→ **Requirement**: Type the data below again exactly. Omit all pictures.

[Items from a data source]
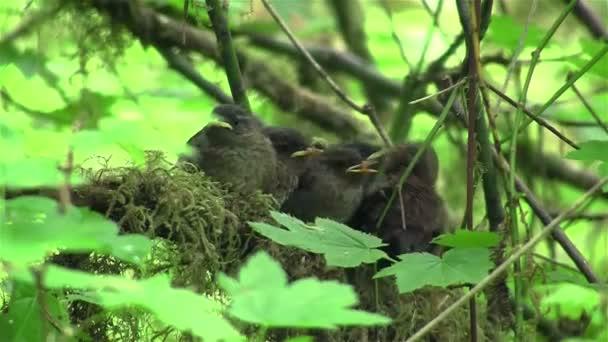 Baby Zaunkonige Warten Mutter Im Nest Stockvideo C Rickray 79371112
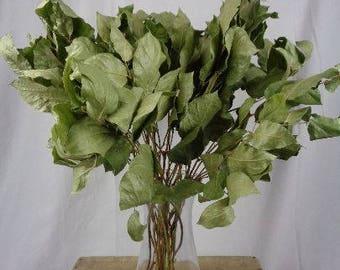 Dried Salal Bunch, dried greenery, greenery bundle, wedding bouquet, bulk greens, dried filler, preserved leaves, lemon leaf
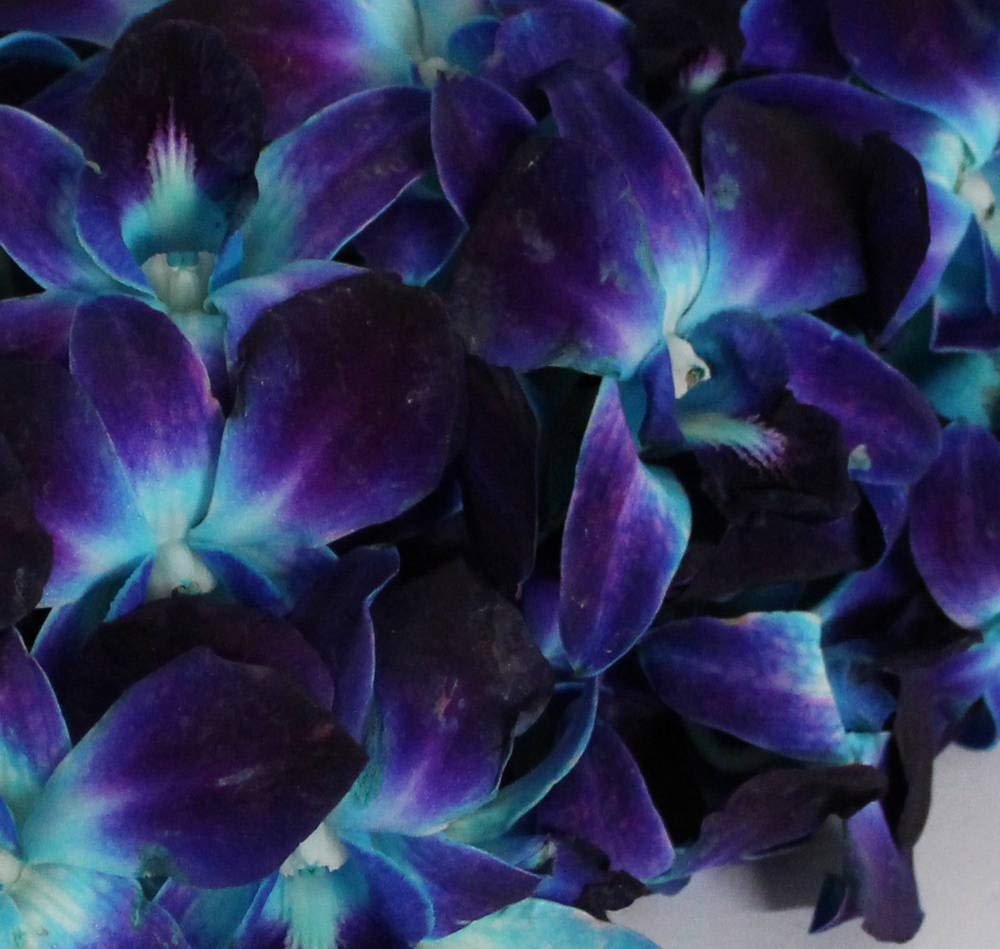 Athena's Garden Fresh Dyed Blue Cut Orchids Bunch with Vase with Glass by Athena's Garden (Image #4)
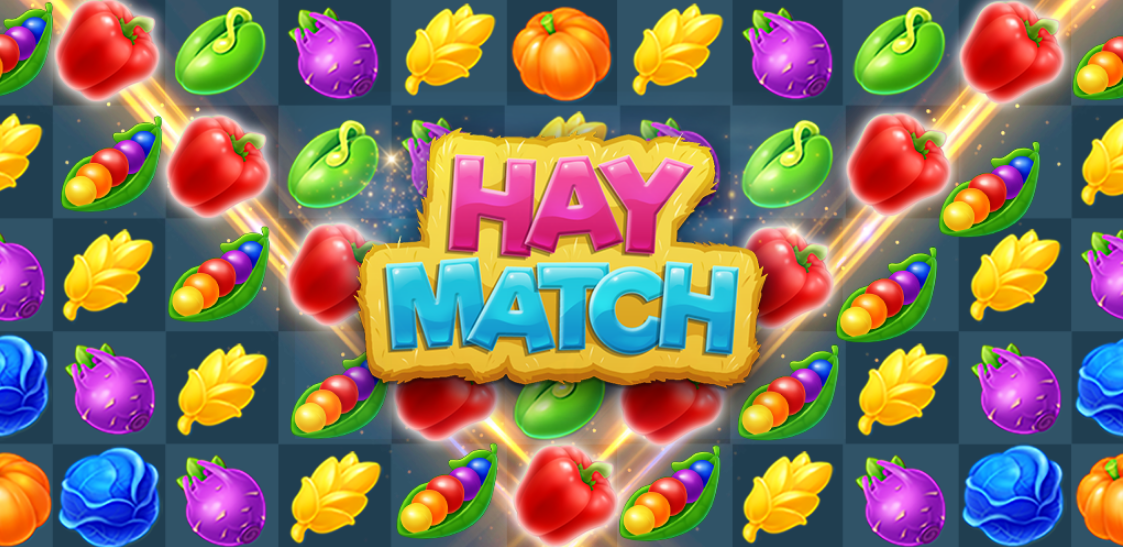 Full Review of Hay Match
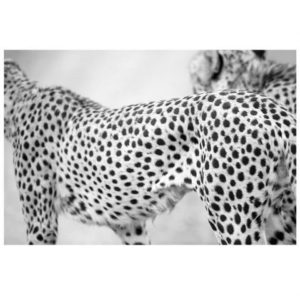 Wildlife Cheetah Print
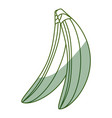 isolated two bananas fruit vector image vector image
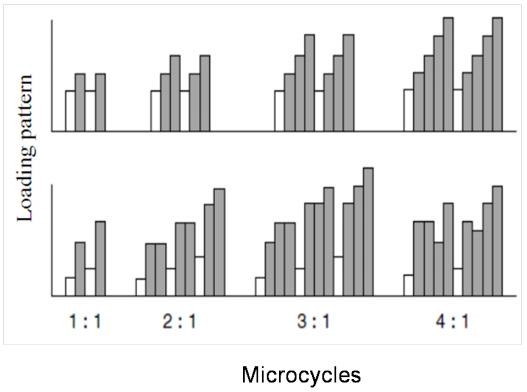 microciclo periodizzazione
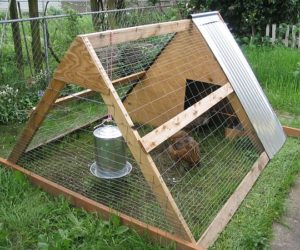 Do-It-Yourself Chicken Coop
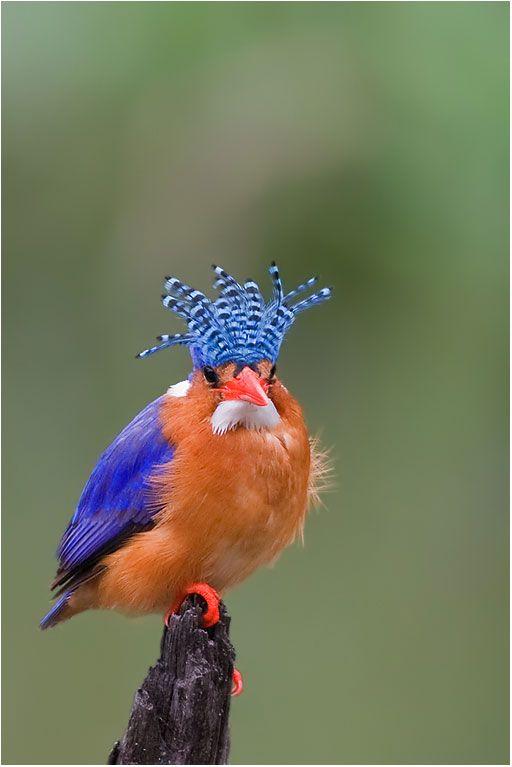 Malachite Kingfisher (Alcedo cristata), found in Africa south of the Sahara…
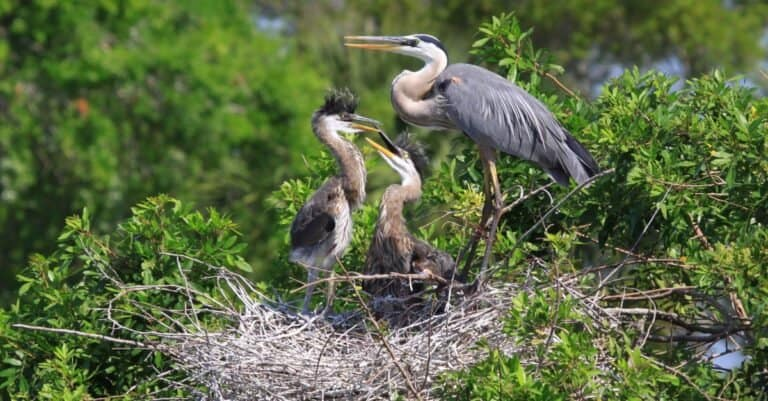 Great Blue Heron and 2 baby chicks in the nest.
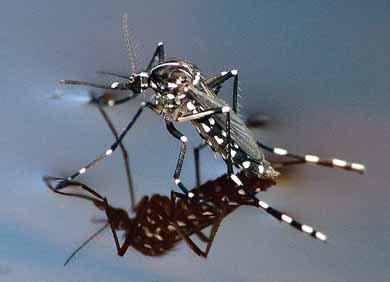 La zanzara tigre alla conquista della svizzera varcate le for Divora larve di zanzara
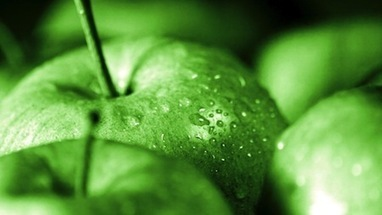 I Use Granny Smith Apples For Juicing | Juicing For Health | Scoop.it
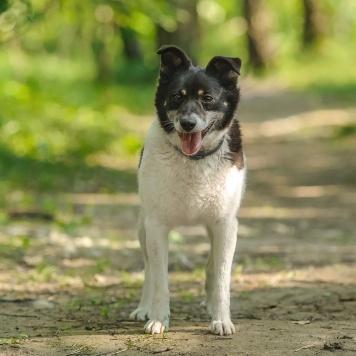 Йоко - Собаки в добрые руки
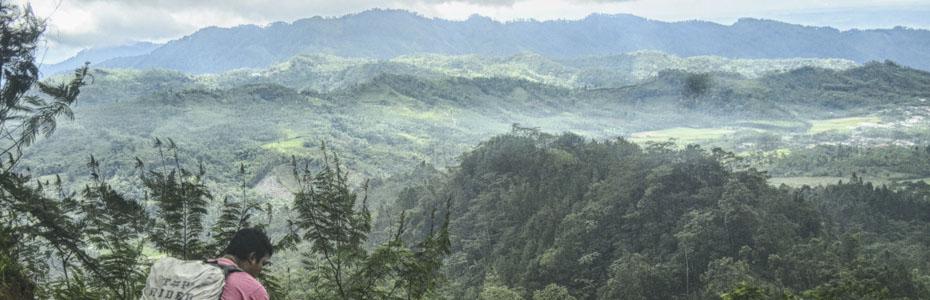 Bukit Njelir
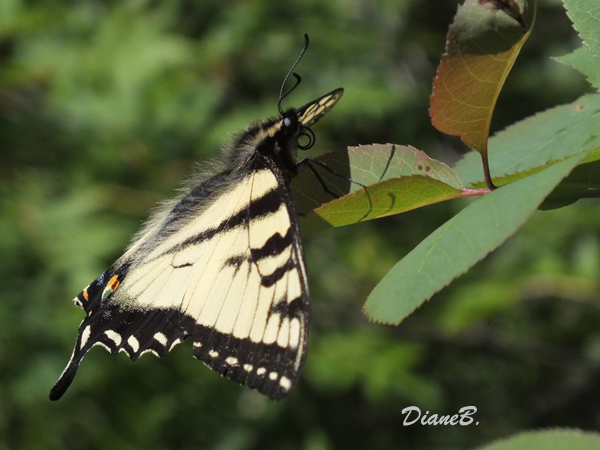 Papillon Maachaon Dscf6011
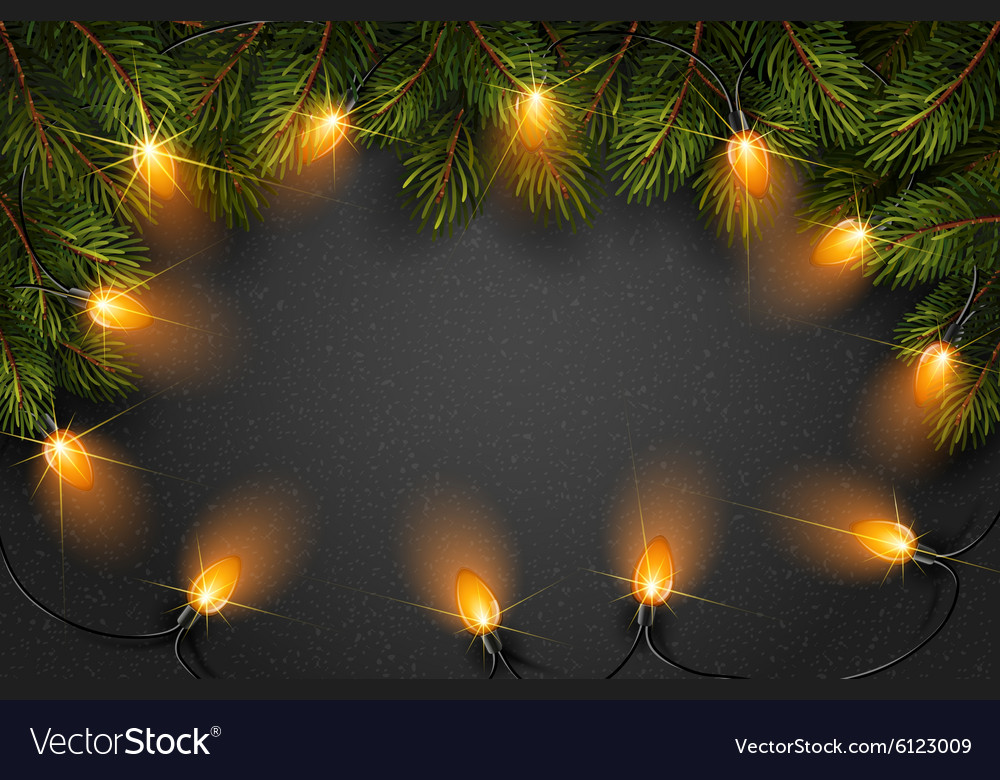 Christmas light with fir branches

→ **The completed task**:
 Baby Zaunkonige Warten Mutter Im Nest Stockvideo C Rickray 79371112
 Dried Salal Bunch, dried greenery, greenery bundle, wedding bouquet, bulk greens, dried filler, preserved leaves, lemon leaf
 Athena's Garden Fresh Dyed Blue Cut Orchids Bunch with Vase with Glass by Athena's Garden (Image #4)
 Full Review of Hay Match
 Wildlife Cheetah Print
 isolated two bananas fruit vector image vector image
 microciclo periodizzazione
 Do-It-Yourself Chicken Coop
 Malachite Kingfisher (Alcedo cristata), found in Africa south of the Sahara…
 Great Blue Heron and 2 baby chicks in the nest.
 La zanzara tigre alla conquista della svizzera varcate le for Divora larve di zanzara
 I Use Granny Smith Apples For Juicing | Juicing For Health | Scoop.it
 Йоко - Собаки в добрые руки
 Bukit Njelir
 Papillon Maachaon Dscf6011
 Christmas light with fir branches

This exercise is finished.